Great Scott! Eccentric Shakespearean Thief Convicted.

- by Michael Stillman

Scott and his


By Michael Stillman

The career of one of the most entertaining of book thieves to be seen in recent memory came crashing to a halt in an English courtroom last month. Actually, the case of the colorful self-styled bookseller ended more with a whimper, a case that looked bad at the start becoming little more than a foregone conclusion by the end. Raymond Scott is off to prison, leaving behind a vignette of eccentric public appearances and one badly damaged Shakespeare First Folio that belonged to someone else.

Raymond Scott's life was a tragicomedy worthy of Shakespeare. He would have made a great Shakespearean character, part fool, part thief, and part actor. He managed to both live the good life and lampoon it, and along the way developed an audience who followed his downfall, and may someday read the book that will apparently be written about him.

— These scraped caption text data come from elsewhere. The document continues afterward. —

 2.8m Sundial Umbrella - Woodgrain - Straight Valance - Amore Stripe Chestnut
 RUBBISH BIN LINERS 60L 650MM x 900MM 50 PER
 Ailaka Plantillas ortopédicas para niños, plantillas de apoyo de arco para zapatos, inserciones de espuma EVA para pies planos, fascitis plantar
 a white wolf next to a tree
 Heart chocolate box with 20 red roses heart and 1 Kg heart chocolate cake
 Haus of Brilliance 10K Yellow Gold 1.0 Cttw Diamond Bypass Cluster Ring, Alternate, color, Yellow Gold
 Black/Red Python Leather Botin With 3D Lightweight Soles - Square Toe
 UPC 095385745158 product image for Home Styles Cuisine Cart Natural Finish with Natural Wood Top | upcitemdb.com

Scott burst into the public consciousness in 2008 when he walked into the Folger Library in Washington, D.C., with a supposedly unknown copy of the Shakespeare First Folio. First Folios aren't particularly rare, there being some 250 copies known to have survived. However, they are still very valuable as it is the quintessential piece of western literature. It was published in 1623, after Shakespeare's death, by some of his acquaintances and admirers to preserve his works. It is of enormous importance as many of his plays, including Macbeth, Julius Caeser, The Taming of the Shrew, and many others survive only because they were printed in this edition.

Scott said he wished to have his copy authenticated, though in hindsight we know that he knew quite well it was authentic. He undoubtedly was looking for a buyer, and the Folger, which already possesses an amazing 79 copies, would be a logical bidder. This copy, despite some notable flaws inflicted by Scott to disguise its provenance, is still worth something in the $1-$2 million area.

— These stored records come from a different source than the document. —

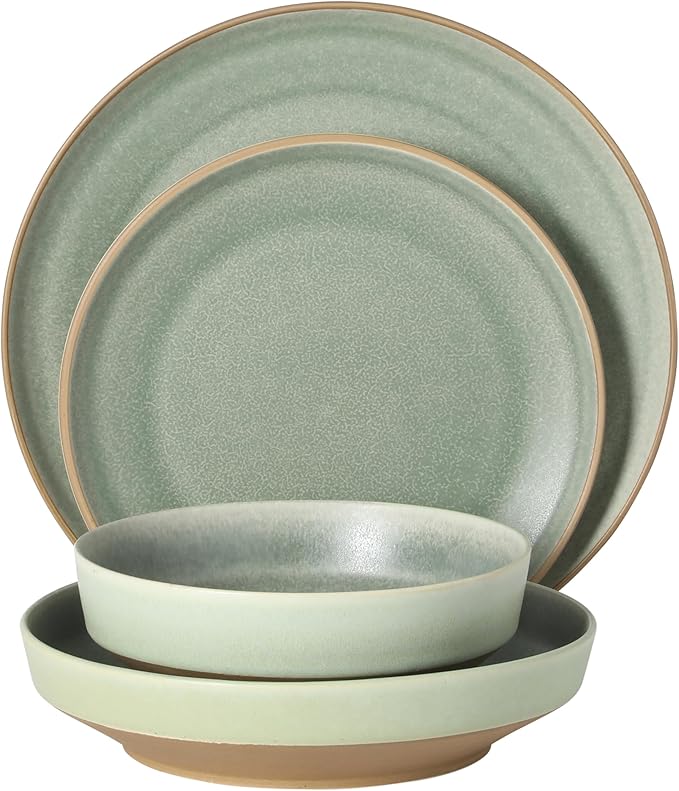 Gibson Elite Octavia Place 16 Piece Stoneware Dinnerware Set Service for 4 Coupe Modern Plates &amp Bowls Reactive Glaze Finish Green Microwave &amp Dishwasher Safe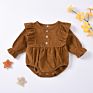 Boutique Baby Rompers Flutter Sleeve Baby Girls Clothes Fall Corduroy Infant Toddler Bodysuit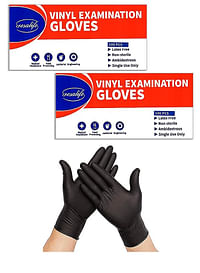 Pack of 2 Powder Free Disposable Vinyl Black Gloves Medium Size 200 Pieces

Scott got his authentication from the Folger, but he also got more than he bargained for. Though he ripped out several pages that could have identified it as the copy stolen from England's Durham University Library a decade earlier, there were still other indicia which could identify it remaining. The most notable were a few handwritten notes that appeared in the Durham copy and the copy Scott brought to the Folger.

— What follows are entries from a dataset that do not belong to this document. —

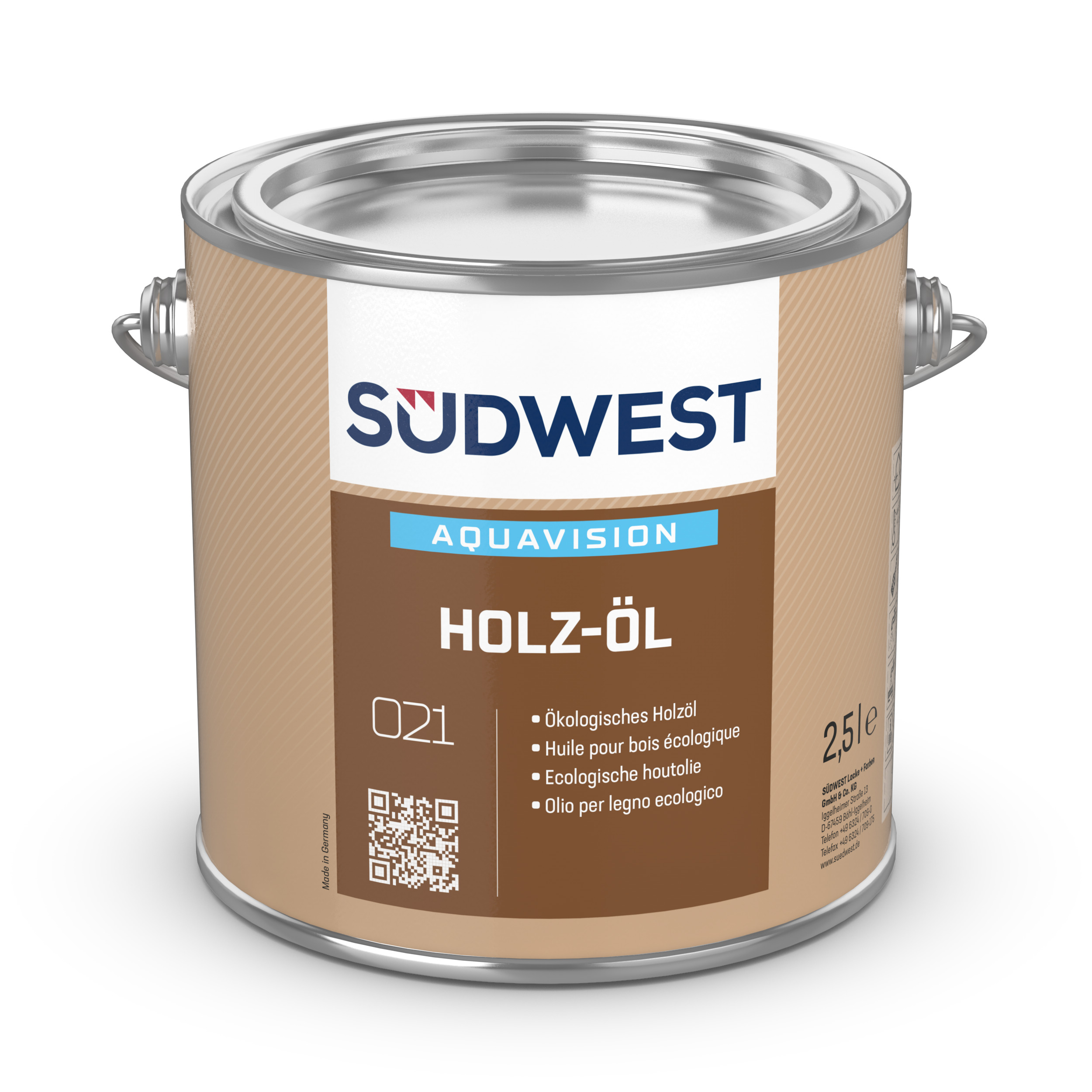 Südwest AquaVision Holz-Öl, 8919 Teak, Matt, 1 l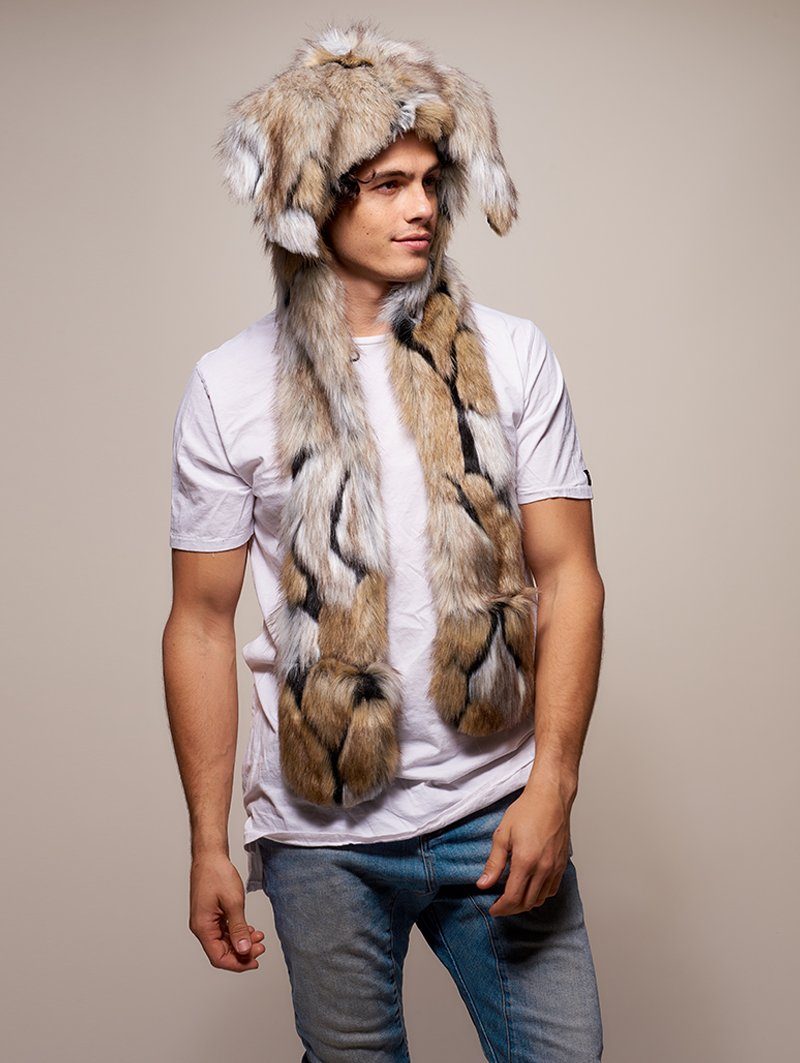 Man wearing faux fur Naughty Rabbit CE SpiritHood, side view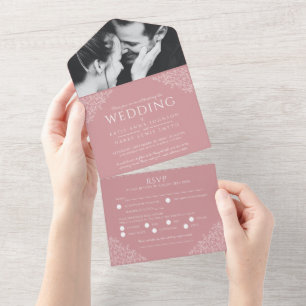 Invitation Tout En Un Mariage rose poudré blanc feuilles photo repas RSV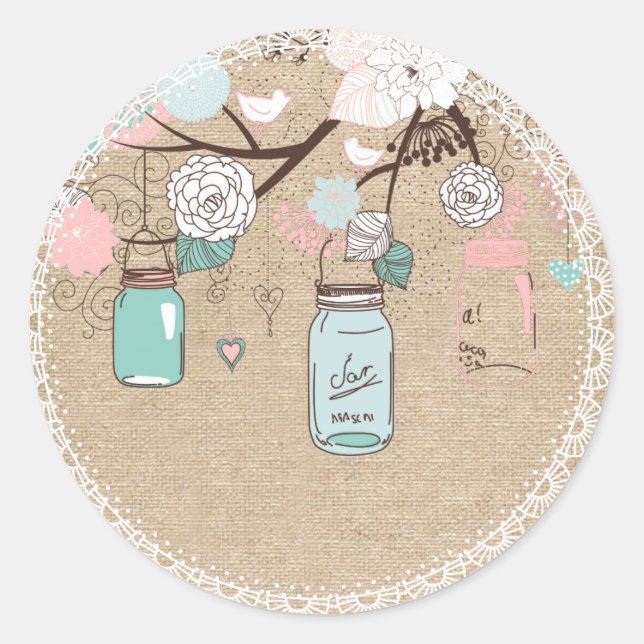 Country Burlap Mason Jar Sticker (Vorderseite)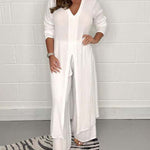 Nadorine Casual Two Pieces Suit V-Neck Long Sleeve Slit Hem Shirt Tops Wide-Leg Pants Sets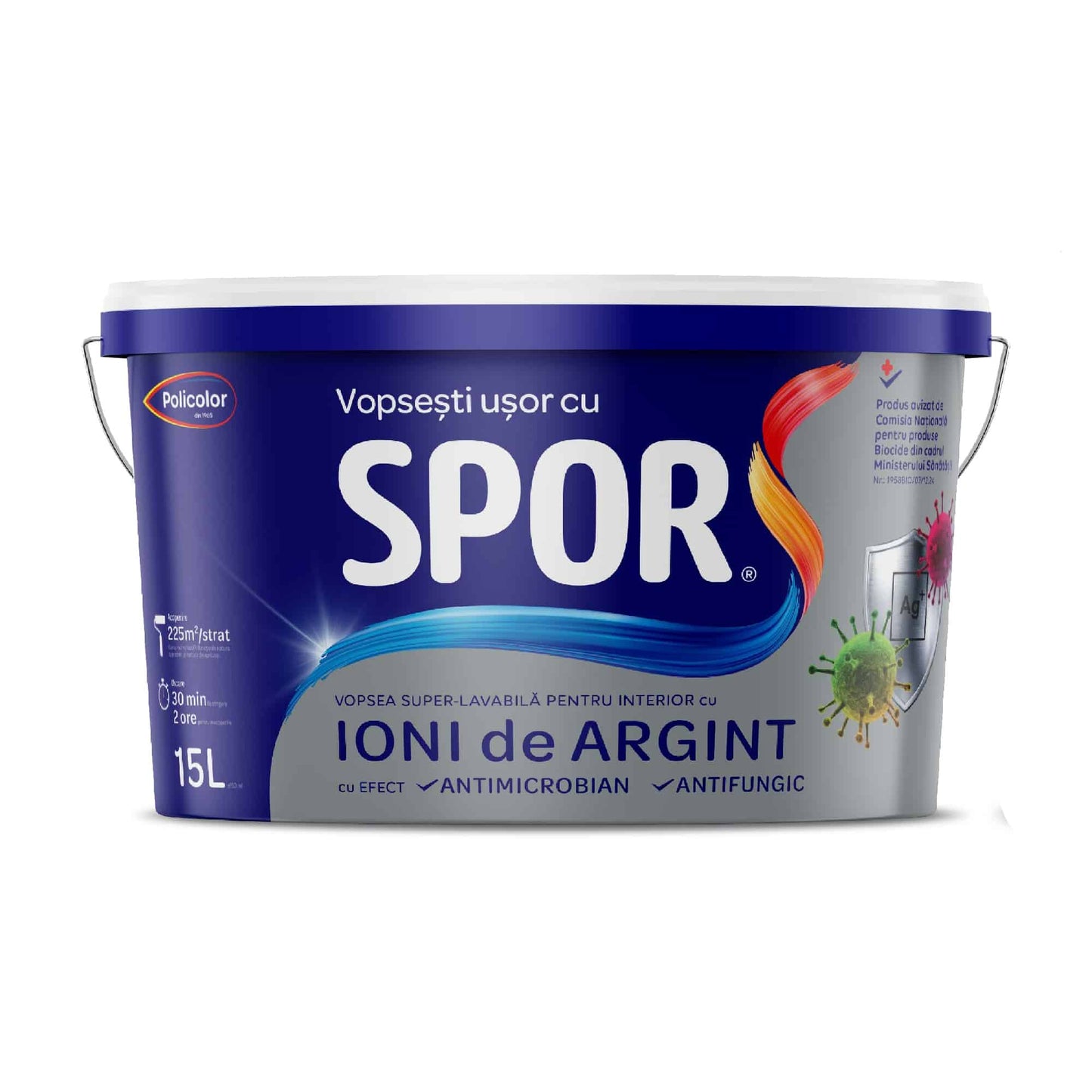 Vopsea lavabila interior 15 L cu ioni de argint alb mat, finisaj mat uniform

Back in the Washington that is located in the U.K., Scott lived a life both obscure and flamboyant. He shared a small home with his aged mother about a dozen miles from the Durham Library from which the First Folio disappeared in 1998. He had no visible means of support other than a small carer's allowance, a stipend of around $100 a week provided by the government to people who care for someone who needs assistance. Scott cared for his mother. Nonetheless, Scott displayed a few signs of wealth hard to explain for someone of such small income from a family of limited means. He liked fine wine and liquor, wore stylish clothes, often traveled, and most conspicuously, drove around in a Ferrari. It's hard to afford a Ferrari on a carer's allowance.

Once the Folger identified his First Folio as the copy belonging to Durham, charges were filed against Scott. It was now that the obscurely flamboyant image Scott had developed among his neighbors became a national and international phenomenon. He came to his hearings in the most stylish, or outlandish of costumes. Once he arrived in a horse-drawn carriage with a lovely young "assistant" by his side. Other times he came in a limousine stocked with a fine bar. He would often wear expensive clothing, though at one point he came dressed as Che Guevara. Presumably, this was to buttress his Cuban explanation for having a First Folio. Another time he wore a kilt in honor of his Scottish heritage.

Part of the high life this obscure carer was living involved trips to Cuba. There, in this modern day worker's paradise, the non-working working-class Scott met and fell in love with a Cuban dancer. She was 30 years the junior of the 53-year-old Scott, and probably not a good Communist, as it seems likely she was drawn to him more by his claims of wealth and international playboy status than by his revolutionary zeal. Her needs were apparently greater than his resources, which led to his fatal decision to attempt to pawn the Shakespeare.